2005/04/22
Retórica sobre a escravatura
Penso que temos para com os nossos leitores a obrigação de lembrar-lhes este artigo, que transcrevemos, publicado no “Público” do último sábado, 16. Aqui fica, para esclarecimento de mais consciências.
A.C.R.
Carlos Pacheco*
O mito fundamental é aquele que se constrói à medida que os modismos e jargões da época penetram na nossa prosa histórica e literária.
Keith Thomas, Historiador Inglês
Folha de São Paulo, 4 de Abril de 1999
É hábito nos tempos que correm pedir ou exigir desculpas pelos crimes do passado. Diria ser um ornamento ideológico tão do agrado de pessoas que exercem altos cargos políticos e religiosos. Apraz-lhes o gesto e a ênfase de trazer à memória factos históricos que exercitam como elementos de comunicação com o grande público. Não porque gostem de análises e de definições rigorosas, mas porque sentem uma necessidade funcional ou táctica de manipular a História em proveito dos seus países, partidos ou Igrejas.
Bill Clinton é um exemplo. Enquanto Presidente dos EUA socorreu-se deste expediente num giro pela África subsariana em Março de 1998. Pediu desculpas aos africanos pelo comércio transatlântico de escravos e prometeu maior responsabilidade do seu pais por relações de parceria mais justas com o continente. Esta loa de moralidade soou bem aos dirigentes africanos. A maior parte encabeçava (e ainda encabeça)regimes de corrupção e violência. O que ouviram fê-los profetizar mais dinheiro, mais prerrogativas e mais apoios para se manterem nos cargos supremos do Estado.
Clinton conhecia o carácter dos seus interlocutores e a natureza obscena dos seus governos. Isso, no entanto, não lhe interessava. A aposta eram os negócios e, para tal desígnio, o pedido de desculpas funcionou como disfarce encantador: adulou o orgulho patriótico dos africanos e, ao mesmo tempo, reforçou o poder das suas corruptocracias. A América já então no limiar de uma nova política de penetração comercial, procurava levar à prática a doutrina do "crescimento e oportunidades em África", sendo aprioridade o incremento da exploração de matérias-primas estratégicas e o petróleo o seu pilar central.

Informação apresentada:

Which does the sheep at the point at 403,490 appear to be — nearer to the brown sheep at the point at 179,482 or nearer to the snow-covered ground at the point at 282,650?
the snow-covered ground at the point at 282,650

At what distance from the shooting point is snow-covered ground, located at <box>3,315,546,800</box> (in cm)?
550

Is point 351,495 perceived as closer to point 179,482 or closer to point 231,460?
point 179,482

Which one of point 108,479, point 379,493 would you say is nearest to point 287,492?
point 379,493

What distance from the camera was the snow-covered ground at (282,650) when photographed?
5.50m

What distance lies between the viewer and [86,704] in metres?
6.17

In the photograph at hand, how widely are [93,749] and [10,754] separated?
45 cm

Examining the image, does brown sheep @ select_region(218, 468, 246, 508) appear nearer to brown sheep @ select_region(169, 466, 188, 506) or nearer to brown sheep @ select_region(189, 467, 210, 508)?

Enunciado da tarefa: Segundo o artigo sobre a retórica da escravatura, por que motivo as pessoas que exercem altos cargos políticos e religiosos gostam de pedir desculpas pelos crimes do passado? Explique em uma a três frases.

Resposta à tarefa: Não o fazem por apreço a análises e definições rigorosas. Fazem-no porque sentem uma necessidade funcional ou táctica de manipular a História em proveito dos seus países, partidos ou Igrejas, e usam esses factos históricos como elementos de comunicação com o grande público.